Pas si perdue que ça, sous son arc-en-ciel, si j'en juge à son français !
C'est un plaisir d'essayer de te répondre.

* Félicitations ! On espère encore beaucoup de questions !   *​


----------



## KaRiNe_Fr

Bah, on s'est pas croisées souvent (j'ai compté ! ), mais j'ai souvenir d'une jeunette déjà bien douée. 
En tout cas, tu n'es certainement pas totally lost in translation !  (fallait bien que quelqu'un la fasse celle-là... )
 Une première borne, ça se fête : choisis ta boisson !


----------



## Missrapunzel

Bravo, totallylost !!
C'est vrai que ton niveau de français est super bon et on se demande parfois pourquoi tu poses des questions...


----------



## marcolo

Effectivement loin d'être "lost in translation", je découvre de nouvelles expressions anglaises (presque) à chacun de tes posts. Donc merci pour ça, j'aime bien me creuser les méninges pour répondre a tes questions 

Your french level is getting better each day, that's pretty amazing, I would like to improve my english as fast as you improve your french 

See ya


----------



## totallylost202

Je ne sais pas quoi dire.

Vous êtes tous si gentils! 

1,000 + postes et une centaine de fils, c'est bien un jalon et j'adore ce forum. 

Merci!


----------



## hunternet

I know I'm a bit late, but anyway, CONGRATULATIONS for these +1000 posts !!


----------



## wildan1

_Brava,_ totallylost ! (puisque tu sembles être à Annecy pour le moment, un peu d'italien, va !)

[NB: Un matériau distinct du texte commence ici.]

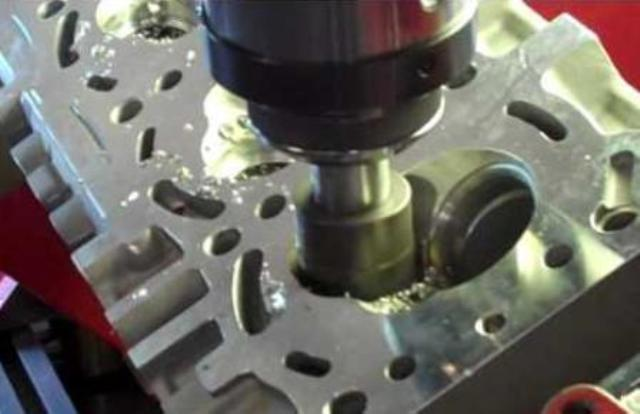 valve-seat-machining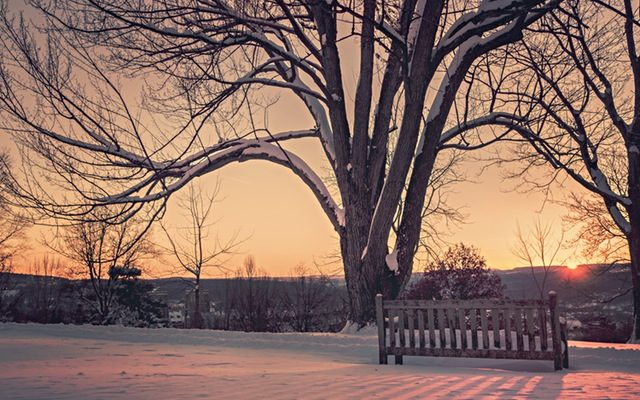Zo kom jij de winter makkelijk en warm door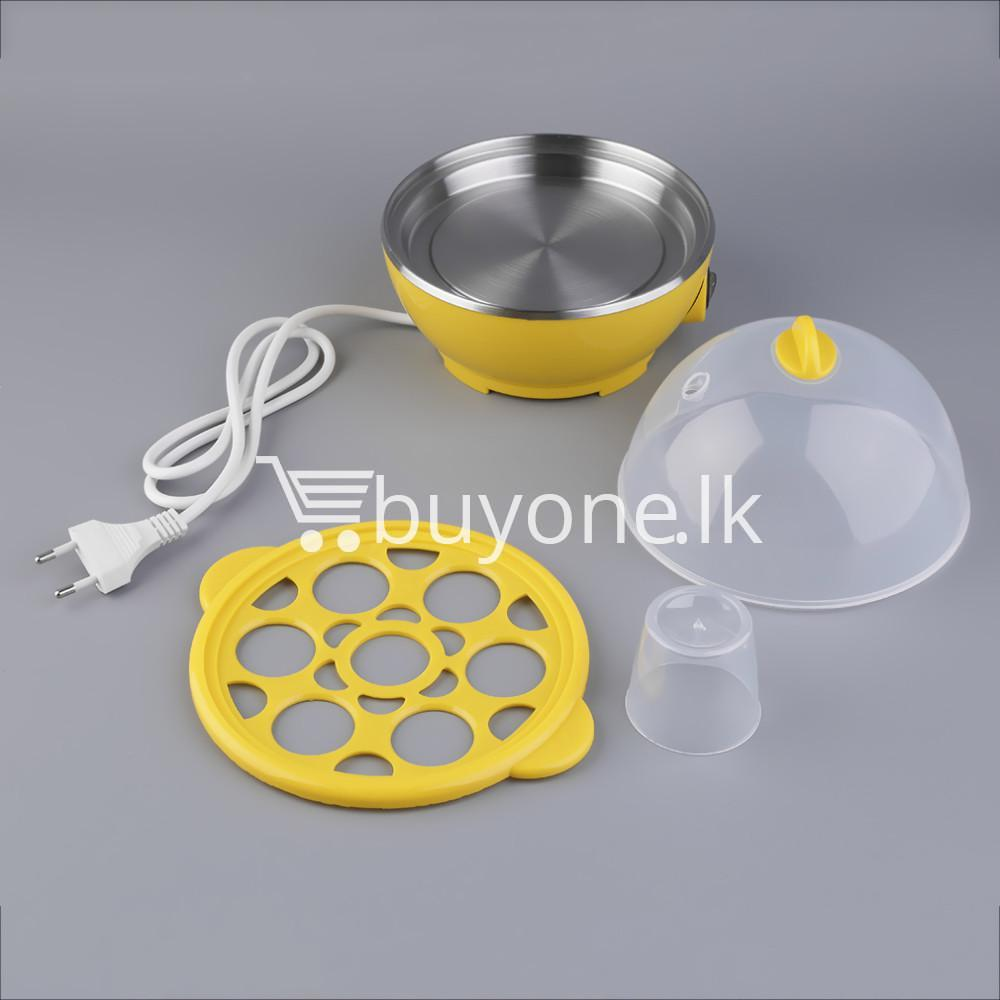 automatic power off multi functional steaming device home and kitchen special best offer buy one lk sri lanka 25925 - Automatic Power Off Multi-functional Steaming Device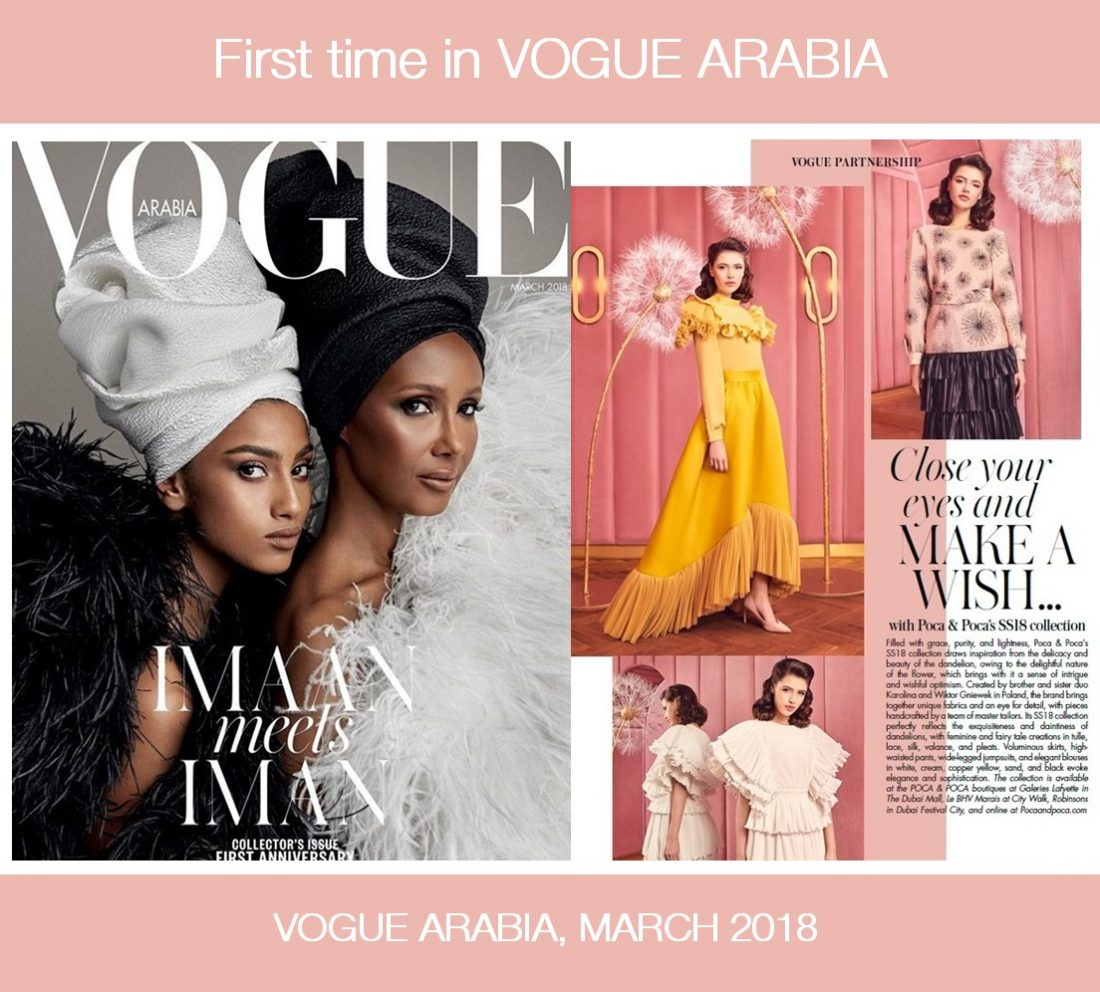 Poca Poca The First Wonderful Article About Poca Poca In Vogue Arabia Magazine
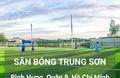 Sân bóng đá Trung Sơn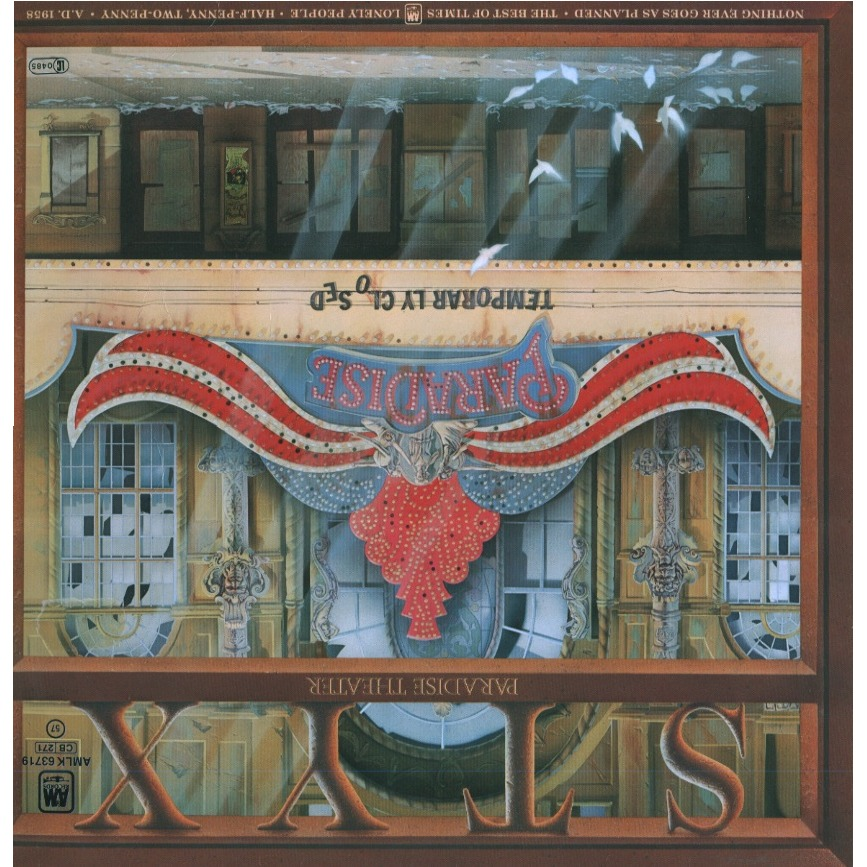 Paradise Theatre Laser Etched By Styx Lp Gatefold With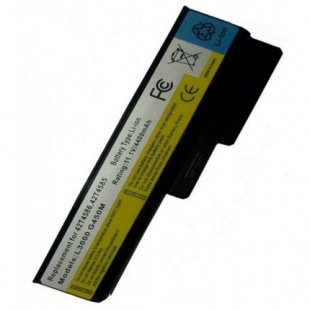 Lenovo G550-N500-G430 6Cell Laptop Battery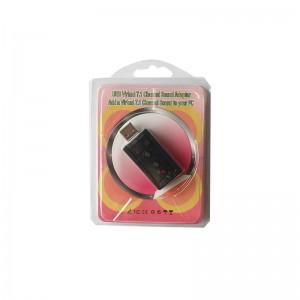 USB Audio Adapter External...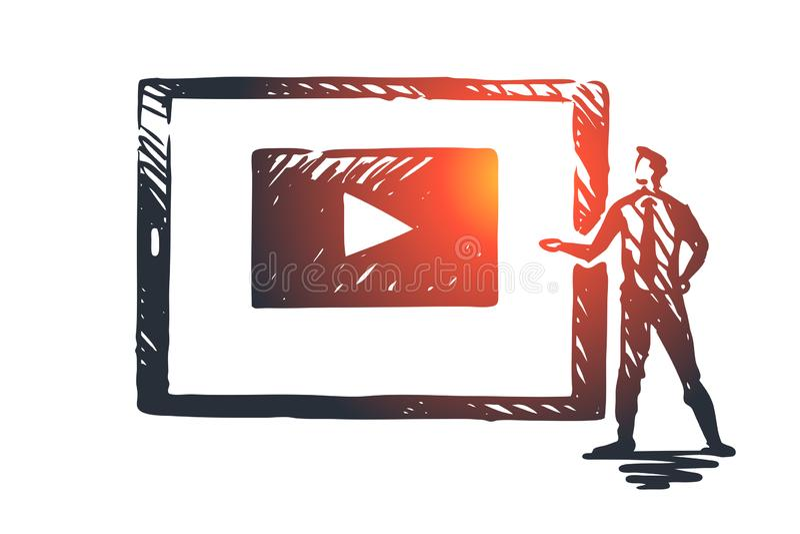 Observez notre vidéo, Internet, jeu, media, concept de Web Vecteur d'isolement tiré par la main illustration stock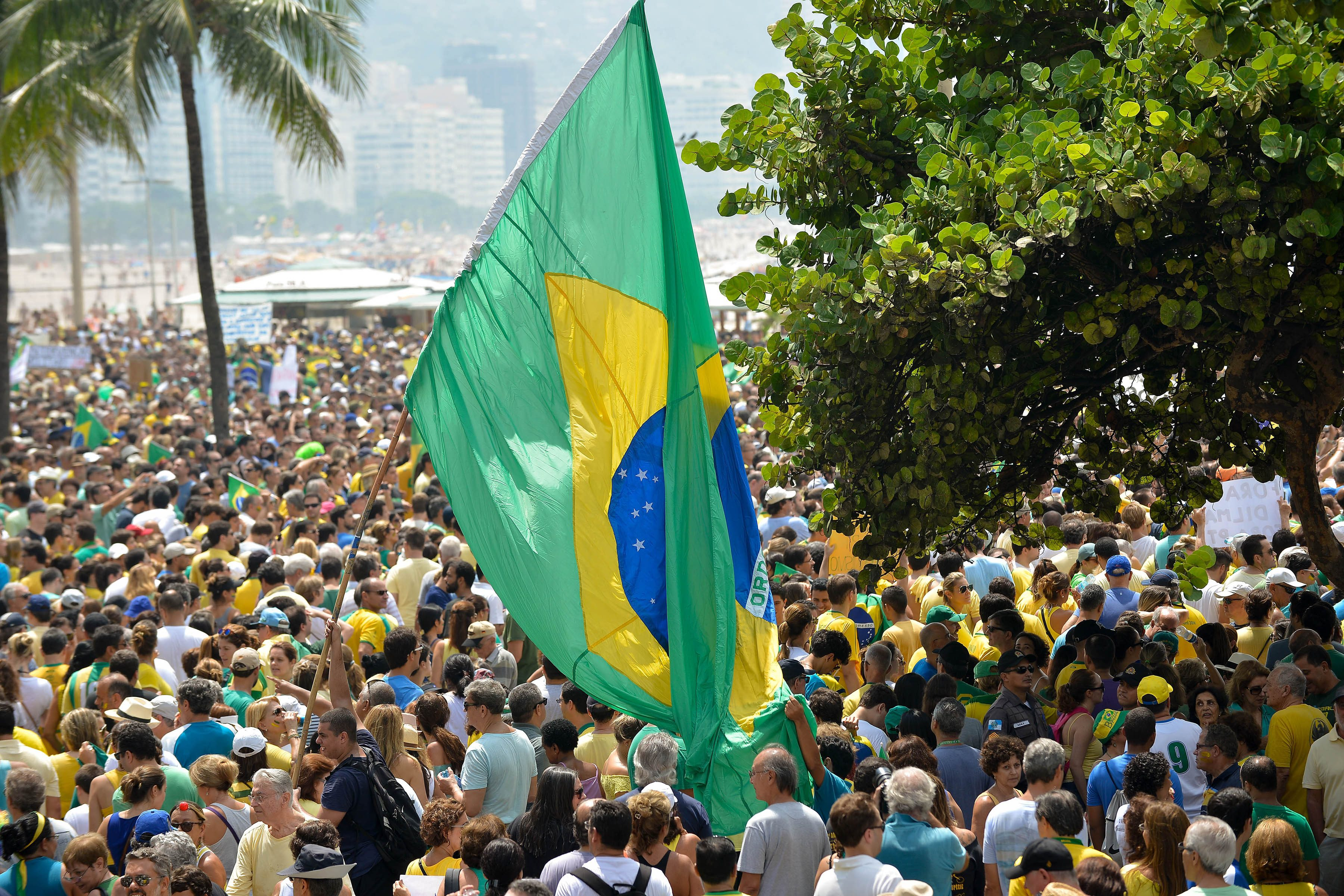 brazil-is-facing-its-worst-recession-in-100-years
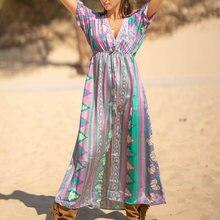 Женское пляжное макси платье с v образным вырезом бикини пляжная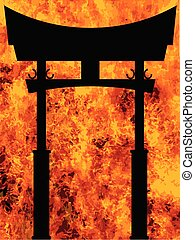 Japanese Tori Gate Over A Blazing Inferno - A typical...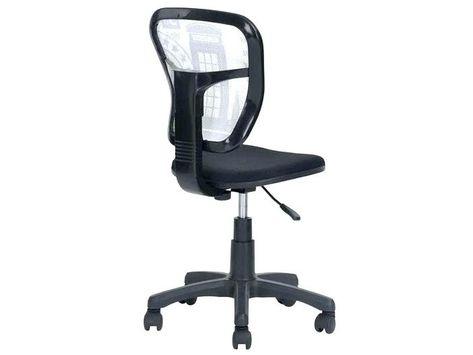 15 Agreable Chaise De Bureau Conforama Gallery
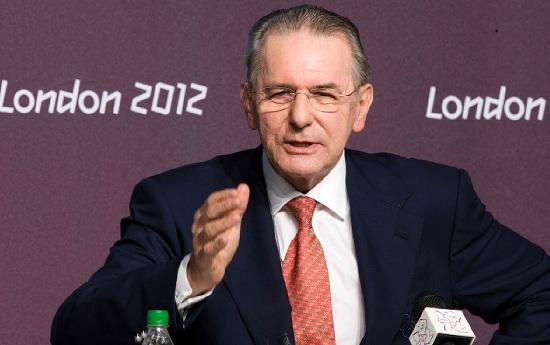 Jacques Rogge, il presidente del Cio (Infophoto)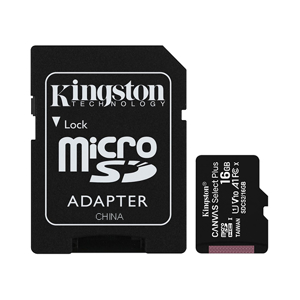 Slika od Memorijska kartica Kingston Select Plus Micro SD 16GB Class 10 UHS U1 100MB/s + SD adapter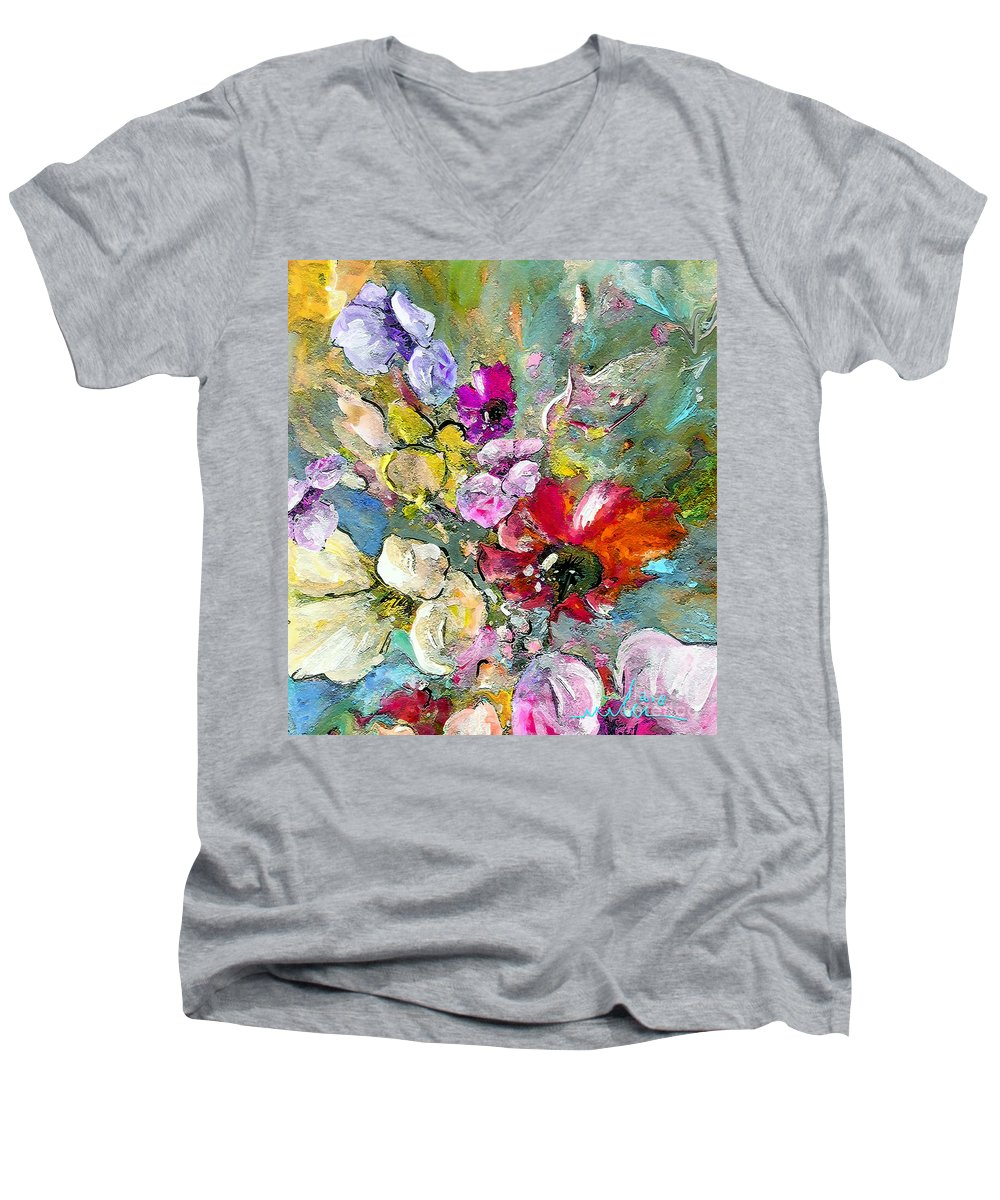 Nature Painting Men's V-Neck T-Shirt featuring the painting First Flowers by Miki De Goodaboom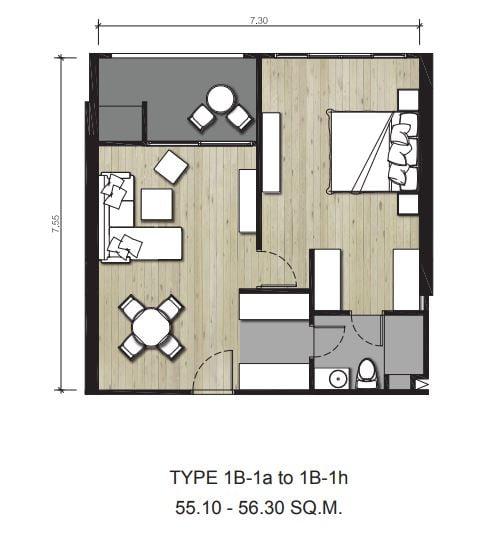 cube floor plan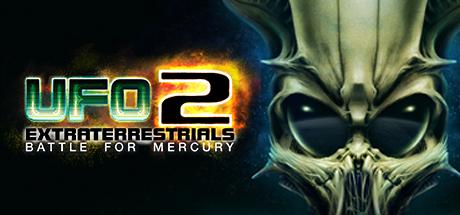 UFO2 Extraterrestrials Capa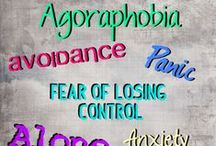 Agoraphobia / by Inspirational Mental Health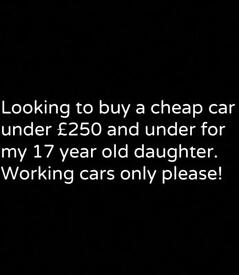 Looking for Cheap car under £250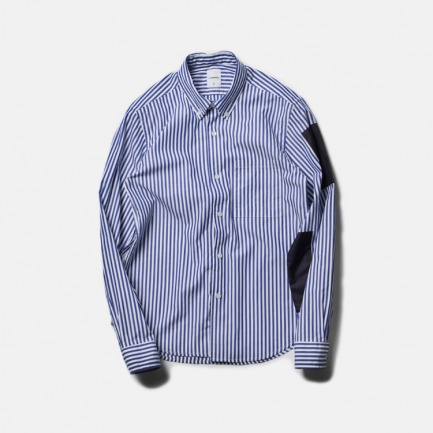 尼龙条纹拼接衬衫(NYLON PATCH REGULAR SLEEVE B.D SHIRT/NAVY)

At 18 you are learning fast--congratulations! Just try not to get stuck behind the computer too long while you are living in such a beautiful place...

Cheers et bonne continuation, Bill (wildan1)


----------



## Franglais1969

Sorry I am a bit late, Hayley, but a hearty congratulations!


----------



## cropje_jnr

Voici une petite idée qui m'a traversé l'esprit - commençons tout de suite à féliciter d'avance totallylost pour ses 2000 posts !

Anyway, good to see the regulars hitting milestones. The forum is alive and well, and we're all learning. 

Congrats, and good luck for the 1000s yet to come!


----------